### Provided data

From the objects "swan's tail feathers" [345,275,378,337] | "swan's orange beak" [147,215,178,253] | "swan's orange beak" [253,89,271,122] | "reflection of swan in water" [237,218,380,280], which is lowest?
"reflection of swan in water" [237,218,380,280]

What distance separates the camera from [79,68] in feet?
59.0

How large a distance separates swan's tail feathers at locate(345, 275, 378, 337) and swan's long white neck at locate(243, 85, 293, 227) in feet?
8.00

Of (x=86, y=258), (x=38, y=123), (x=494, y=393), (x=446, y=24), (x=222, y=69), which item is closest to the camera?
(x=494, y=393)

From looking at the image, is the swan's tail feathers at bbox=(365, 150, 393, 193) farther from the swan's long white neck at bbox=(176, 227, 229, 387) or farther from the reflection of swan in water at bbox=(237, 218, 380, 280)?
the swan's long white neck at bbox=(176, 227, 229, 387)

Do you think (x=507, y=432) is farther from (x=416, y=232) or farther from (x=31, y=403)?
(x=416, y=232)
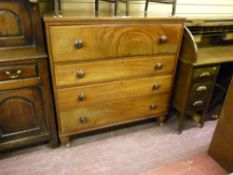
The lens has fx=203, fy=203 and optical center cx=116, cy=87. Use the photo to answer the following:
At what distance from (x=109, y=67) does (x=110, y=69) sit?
19 mm

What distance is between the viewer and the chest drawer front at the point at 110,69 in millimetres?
Answer: 1460

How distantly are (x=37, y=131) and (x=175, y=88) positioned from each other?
1297 millimetres

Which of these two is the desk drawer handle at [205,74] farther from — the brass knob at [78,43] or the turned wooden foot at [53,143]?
the turned wooden foot at [53,143]

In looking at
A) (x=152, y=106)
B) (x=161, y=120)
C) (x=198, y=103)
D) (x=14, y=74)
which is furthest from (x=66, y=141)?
(x=198, y=103)

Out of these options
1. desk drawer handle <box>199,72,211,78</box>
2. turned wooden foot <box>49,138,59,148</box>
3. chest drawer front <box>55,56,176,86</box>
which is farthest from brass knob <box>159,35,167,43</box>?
turned wooden foot <box>49,138,59,148</box>

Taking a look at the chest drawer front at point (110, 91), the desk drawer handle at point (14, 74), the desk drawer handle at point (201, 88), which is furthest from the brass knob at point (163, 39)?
the desk drawer handle at point (14, 74)

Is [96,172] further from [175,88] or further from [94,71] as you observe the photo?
[175,88]

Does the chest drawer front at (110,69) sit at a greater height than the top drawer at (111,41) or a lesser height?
lesser

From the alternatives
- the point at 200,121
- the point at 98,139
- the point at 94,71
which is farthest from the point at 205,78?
the point at 98,139

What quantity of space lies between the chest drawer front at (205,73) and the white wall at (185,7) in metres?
0.83

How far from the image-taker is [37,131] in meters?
1.61

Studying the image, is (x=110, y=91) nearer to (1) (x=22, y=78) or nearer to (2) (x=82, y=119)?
(2) (x=82, y=119)

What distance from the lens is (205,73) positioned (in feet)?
5.79

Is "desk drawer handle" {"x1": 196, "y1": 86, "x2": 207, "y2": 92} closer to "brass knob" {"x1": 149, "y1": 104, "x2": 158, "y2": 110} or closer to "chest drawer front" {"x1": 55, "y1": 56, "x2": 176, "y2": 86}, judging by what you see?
"chest drawer front" {"x1": 55, "y1": 56, "x2": 176, "y2": 86}
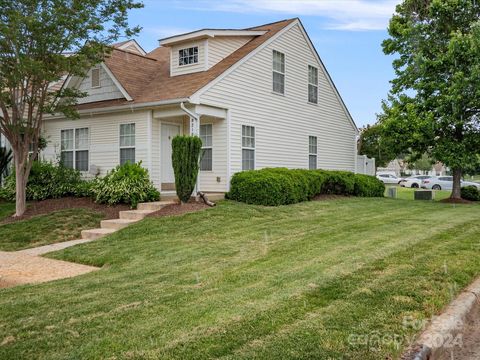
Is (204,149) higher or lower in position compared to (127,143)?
lower

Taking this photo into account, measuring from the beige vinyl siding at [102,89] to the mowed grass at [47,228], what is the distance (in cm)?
488

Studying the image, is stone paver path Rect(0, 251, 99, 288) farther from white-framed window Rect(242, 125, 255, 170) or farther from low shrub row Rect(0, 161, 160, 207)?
white-framed window Rect(242, 125, 255, 170)

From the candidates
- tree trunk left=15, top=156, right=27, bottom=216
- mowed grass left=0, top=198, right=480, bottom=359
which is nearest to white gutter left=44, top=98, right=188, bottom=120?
tree trunk left=15, top=156, right=27, bottom=216

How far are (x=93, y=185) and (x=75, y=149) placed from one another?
10.7 ft

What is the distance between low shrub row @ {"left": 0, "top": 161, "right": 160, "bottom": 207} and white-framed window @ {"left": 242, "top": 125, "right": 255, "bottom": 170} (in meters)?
3.18

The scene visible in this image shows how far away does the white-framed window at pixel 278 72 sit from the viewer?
1653 centimetres

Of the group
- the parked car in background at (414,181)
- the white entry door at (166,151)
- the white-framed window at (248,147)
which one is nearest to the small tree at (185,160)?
the white entry door at (166,151)

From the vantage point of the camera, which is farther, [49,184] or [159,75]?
[159,75]

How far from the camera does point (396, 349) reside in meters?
3.44

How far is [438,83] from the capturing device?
17.4 m

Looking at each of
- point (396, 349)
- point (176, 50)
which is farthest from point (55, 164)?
point (396, 349)

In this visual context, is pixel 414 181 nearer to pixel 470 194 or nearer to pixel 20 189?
pixel 470 194

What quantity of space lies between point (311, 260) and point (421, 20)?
1601 cm

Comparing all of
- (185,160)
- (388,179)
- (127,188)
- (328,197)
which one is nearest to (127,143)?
(127,188)
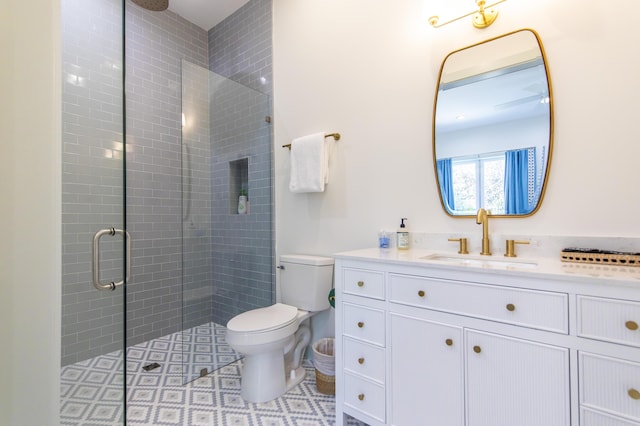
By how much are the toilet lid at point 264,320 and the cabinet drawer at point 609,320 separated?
142 centimetres

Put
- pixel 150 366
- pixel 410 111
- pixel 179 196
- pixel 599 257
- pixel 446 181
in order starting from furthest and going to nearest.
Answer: pixel 179 196
pixel 150 366
pixel 410 111
pixel 446 181
pixel 599 257

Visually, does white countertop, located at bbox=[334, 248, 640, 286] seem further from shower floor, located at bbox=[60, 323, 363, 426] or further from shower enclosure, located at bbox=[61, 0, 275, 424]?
shower enclosure, located at bbox=[61, 0, 275, 424]

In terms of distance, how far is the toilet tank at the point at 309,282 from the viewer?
2.07 metres

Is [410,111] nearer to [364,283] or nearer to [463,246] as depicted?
[463,246]

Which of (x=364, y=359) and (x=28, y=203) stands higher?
(x=28, y=203)

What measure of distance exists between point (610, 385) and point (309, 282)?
5.00 feet

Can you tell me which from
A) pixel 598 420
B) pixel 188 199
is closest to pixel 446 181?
pixel 598 420

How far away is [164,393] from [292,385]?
2.69 feet

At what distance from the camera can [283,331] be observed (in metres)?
1.81

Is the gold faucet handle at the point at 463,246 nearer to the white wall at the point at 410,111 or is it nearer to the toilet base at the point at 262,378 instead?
the white wall at the point at 410,111

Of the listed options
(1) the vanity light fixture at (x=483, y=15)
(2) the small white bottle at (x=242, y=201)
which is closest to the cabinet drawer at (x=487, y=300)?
(1) the vanity light fixture at (x=483, y=15)

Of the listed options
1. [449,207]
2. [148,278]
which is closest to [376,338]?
[449,207]

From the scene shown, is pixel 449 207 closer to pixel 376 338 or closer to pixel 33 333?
pixel 376 338

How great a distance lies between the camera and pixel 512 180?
57.4 inches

######

▸ **Objective**:
Please retype the records from the line containing "In terms of" up to and including the last line of the records, keeping each line unchanged.

▸ **Response to this exercise**:
In terms of distance, how far is the toilet tank at the point at 309,282 from the viewer?
2.07 metres

Is [410,111] nearer to [364,283] or nearer to [463,246] as depicted?
[463,246]

Which of (x=364, y=359) and (x=28, y=203) stands higher?
(x=28, y=203)

What measure of distance exists between point (610, 385) and point (309, 282)?
5.00 feet

Can you tell me which from
A) pixel 598 420
B) pixel 188 199
is closest to pixel 446 181?
pixel 598 420

How far away is [164,393] from [292,385]?
2.69 feet

At what distance from the camera can [283,331] be observed (in metres)?
1.81

Is the gold faucet handle at the point at 463,246 nearer to the white wall at the point at 410,111 or is it nearer to the toilet base at the point at 262,378 instead?
the white wall at the point at 410,111

Of the listed options
(1) the vanity light fixture at (x=483, y=15)
(2) the small white bottle at (x=242, y=201)
which is closest to the cabinet drawer at (x=487, y=300)?
(1) the vanity light fixture at (x=483, y=15)

Of the listed options
1. [449,207]
2. [148,278]
which is closest to [376,338]?
[449,207]

From the scene shown, is pixel 449 207 closer to pixel 376 338 or closer to pixel 33 333?
pixel 376 338

How great a distance lies between the camera and pixel 512 180?
57.4 inches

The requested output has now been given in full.